Other speakers were an East Indian worker, a rail union activist, a member of the Canada Trust Tenants’ Union and a League member from the Common Front in Quebec.

Information booths were set up by the Filipino Patriots, CAPT (Third-World Peoples’ Anti-imperialist Committee), the Organization to Fight for the Democratic Rights of Immigrants (OFDRI), the Indian Peoples Association in North America (IPANA), the Union of Injured Workers, Lancia-Bravo strikers, Labour Rights for Domestic Servants and Asianadian.

The Peoples Players presented a short play called “Unity” from Eight Men Speak, which was originally produced in Toronto in 1933.

Across the country

An IWA woodworker spoke at the meeting in Vancouver about the contract negotiations.

From the Farmworkers Organizing Committee, a representative described working conditions and their struggle to build a union. A spokesman from IPANA pointed out that May Day is a national holiday in India. The 90 people at the meeting contributed money for the legal expenses of the Simon Fraser 18.

May Day in Winnipeg was the occasion for working people, community groups, students and Franco-Manitobans to learn from each other about the fight against their common enemy.

A representative of the support committee to stop the shutdowns of community clinics emphasized the importance of a united fight back to beat budget cuts. Other speeches were given by a Franco-Manitoban student, a miner at Inco’s Thompson installations, and by a League representative.

The 35 participants greatly appreciated the League’s slide show on the history of the Winnipeg General Strike.

210 people from Quebec City and the surrounding area attended the League meeting in this provincial capital. The participants gave a standing ovation to a speech by an ex-PQ militant. She explained that through her own experience she saw the PQ doesn’t fight national oppression in the least and doesn’t represent the working class.

The workers, unemployed and students present heard a Sudbury Franco-Ontarian woman talk about the role women play in the support committee for the Inco strikers.

A striker from Cables Industriels, a Quebec City area factory, explained how he came to see that the League is the only organization capable of supporting and directing both immediate struggles and the fight to do away with the capitalist system.

The meeting ended with the singing of “Forge Our Party” and the “International”, led by the Thetford Mines cultural group (from a small mining town in southern Quebec) and the Chant du People (The Voice of the People). The songs were taken up by the whole audience.

There were also meetings in Rouyn, Three Rivers, Seven Islands. All together the meetings attracted 145 people.

Fifty-five people came from different parts of New Brunswick to the Moncton meeting, where they heard an unemployed worker explain the importance of broadening the struggle against Bill C-14 through the Maritimes and across the country.

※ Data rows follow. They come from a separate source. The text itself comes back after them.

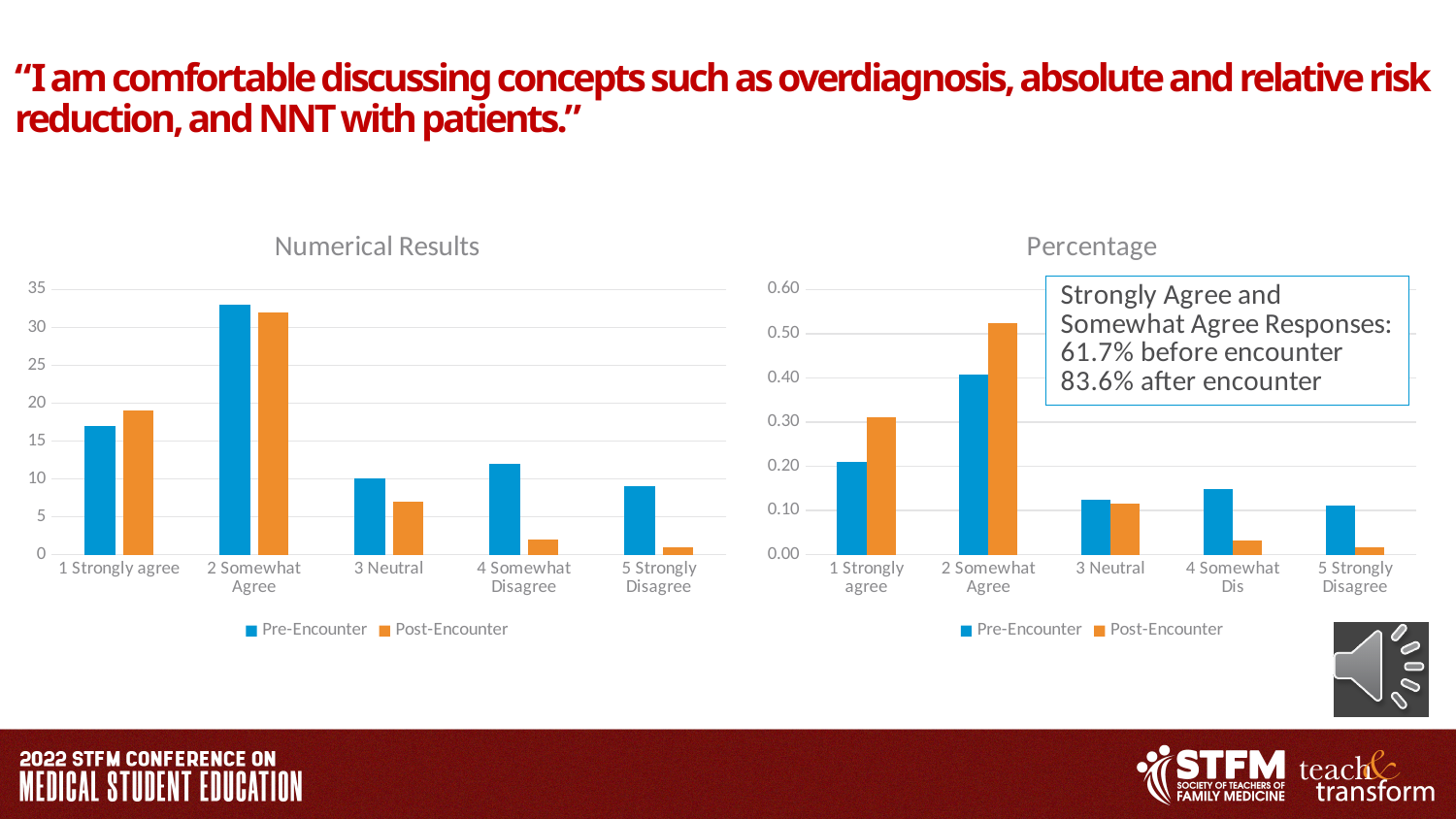
In the "Numerical Results" chart, which category has the highest Pre-Encounter value? 2 Somewhat Agree In the "Percentage" chart, for "4 Somewhat Dis", which is larger: Pre-Encounter or Post-Encounter? Pre-Encounter In the "Numerical Results" chart, is the Post-Encounter value for "4 Somewhat Disagree" greater or less than 5? less How many categories are shown on the x axis of the "Numerical Results" chart? 5 In the "Numerical Results" chart, which category has the lowest Post-Encounter value? 5 Strongly Disagree In the "Percentage" chart, is the Pre-Encounter value for "1 Strongly agree" greater or less than 0.30? less In the "Numerical Results" chart, is the Pre-Encounter value for "2 Somewhat Agree" greater or less than 30? greater According to the text box on the "Percentage" chart, what share of responses were Strongly Agree or Somewhat Agree after the encounter? 83.6% How many series does the legend of the "Percentage" chart list? 2 What kind of chart is the "Numerical Results" chart? bar chart In the "Numerical Results" chart, for "1 Strongly agree", which is larger: Pre-Encounter or Post-Encounter? Post-Encounter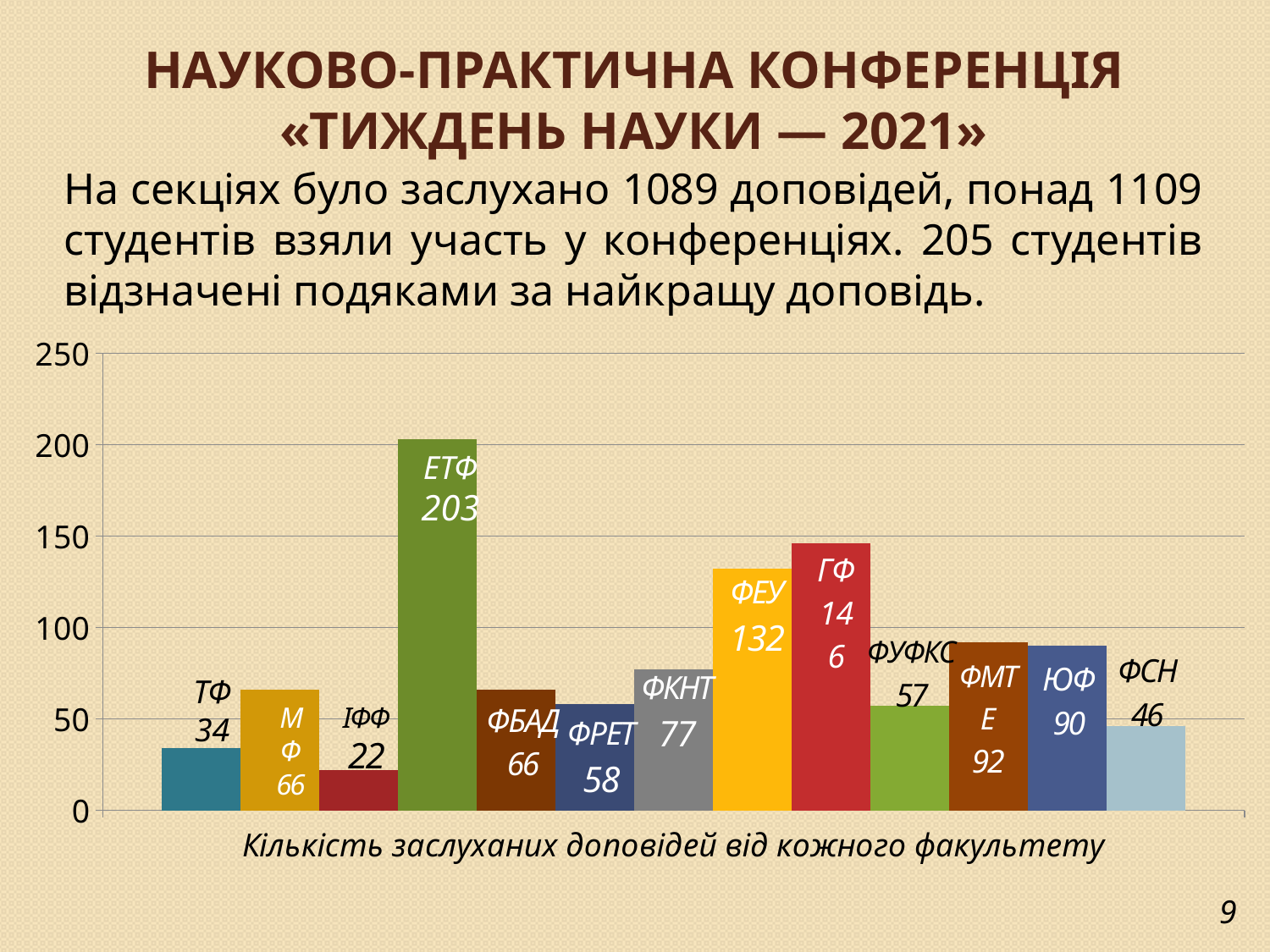
Which faculty has the highest value in the chart? ЕТФ What is the text shown below the chart's horizontal axis? Кількість заслуханих доповідей від кожного факультету Is the value for ФКНТ greater or less than 100? less What is the value for ІФФ? 22 Which faculty has the lowest value in the chart? ІФФ What is the value for ФЕУ? 132 What is the difference between the values for ГФ and ФЕУ? 14 What is the value for ФСН? 46 What type of chart is shown on the slide? bar chart What is the value for ЕТФ? 203 Which is larger, the value for ФМТЕ or the value for ЮФ? ФМТЕ How many faculties (bars) are shown in the chart? 13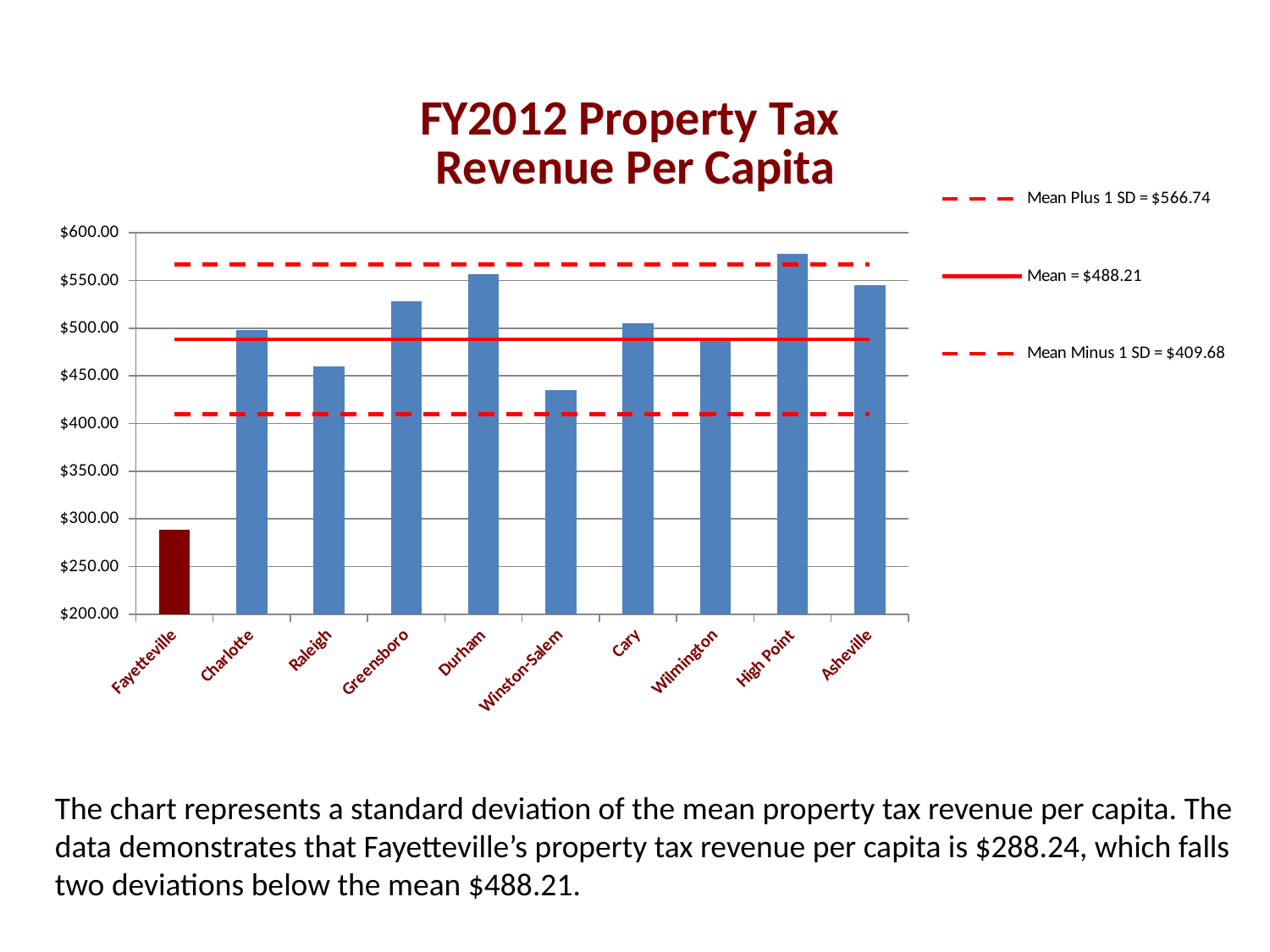
Which city has the highest property tax revenue per capita in the chart? High Point What is the mean value shown in the chart legend? $488.21 Which city has the lowest property tax revenue per capita in the chart? Fayetteville Which city has the larger value, Durham or Cary? Durham What value does the legend give for Mean Minus 1 SD? $409.68 Is the value for Winston-Salem greater or less than $450.00? less Is the value for Greensboro greater or less than $500.00? greater What kind of chart is shown on the slide? Bar chart How many entries does the chart legend list? 3 How many cities are plotted on the x axis of the chart? 10 What value does the legend give for Mean Plus 1 SD? $566.74 What is Fayetteville's property tax revenue per capita according to the slide? $288.24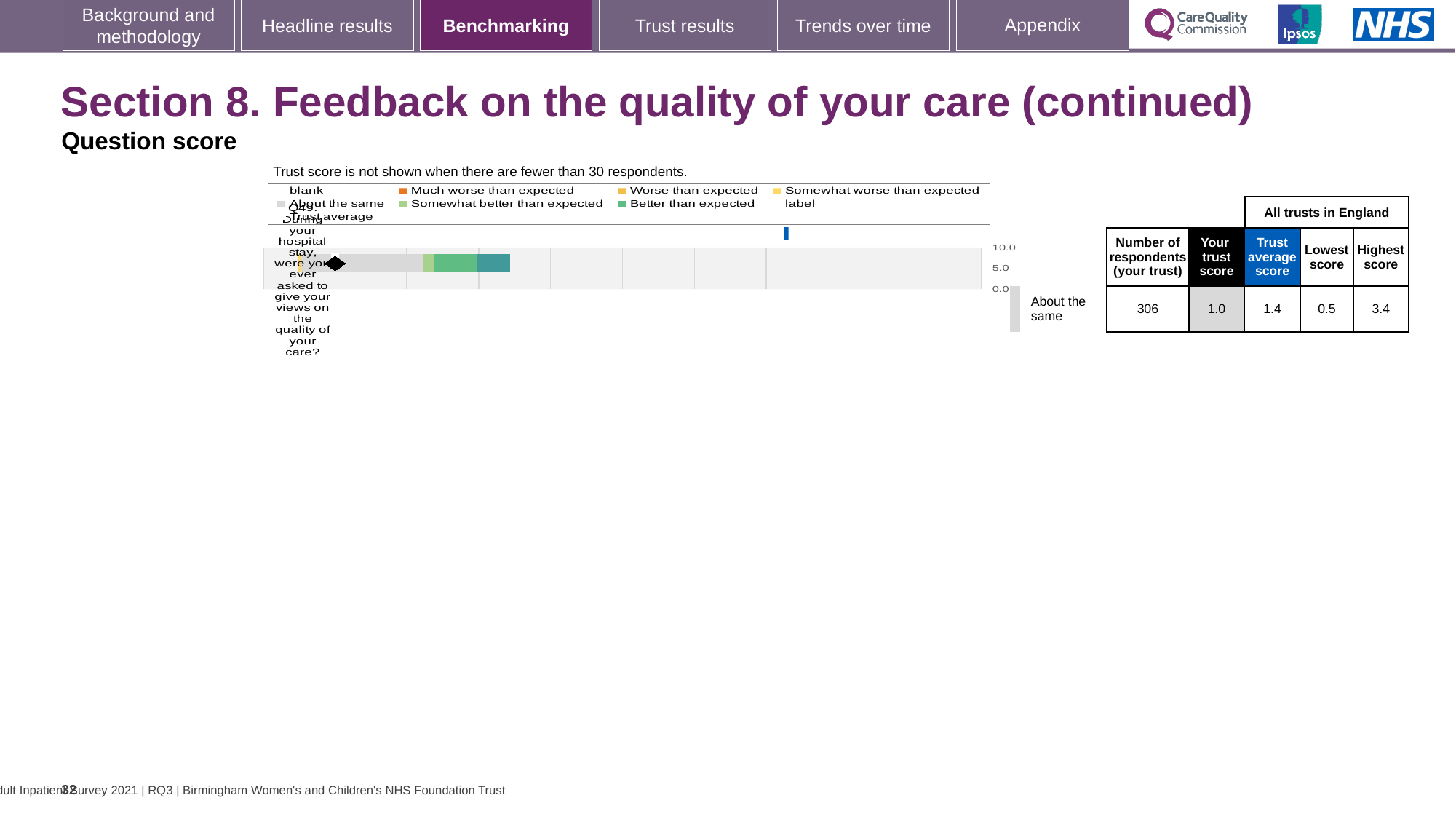
Which question is plotted in the chart? Q49. During your hospital stay, were you ever asked to give your views on the quality of your care? Which is larger for Q49, your trust score or the trust average score? Trust average score How many survey questions are plotted in the chart? 1 What is the number of respondents for your trust for Q49? 306 What is the difference between the trust average score and your trust score for Q49? 0.4 What is the lowest score among all trusts in England for Q49? 0.5 What is the highest score among all trusts in England for Q49? 3.4 What is the trust average score for Q49? 1.4 What is your trust score for Q49? 1.0 What kind of chart is shown on the slide? bar chart What benchmark category is shown next to the chart for Q49? About the same What is the difference between the highest and lowest scores for Q49? 2.9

At the first communist meeting held in Halifax in over 30 years, a representative of the Black Youth Organization, one of four speakers, gave examples of the national oppression of Blacks in Canada. He pointed out that the small reforms won in the civil rights movement are all being reversed.

He said to the white workers in the audience, “We must mutually support each other because we are all ripped off by the same guys.”

A member of the unemployed committee in Bathurst, New Brunswick, described how they mobilized 1000 people to demonstrate against Bill C-14 in February.

There were about 30 people present. A Black youth said, “I think the meeting gave the people a great lift.”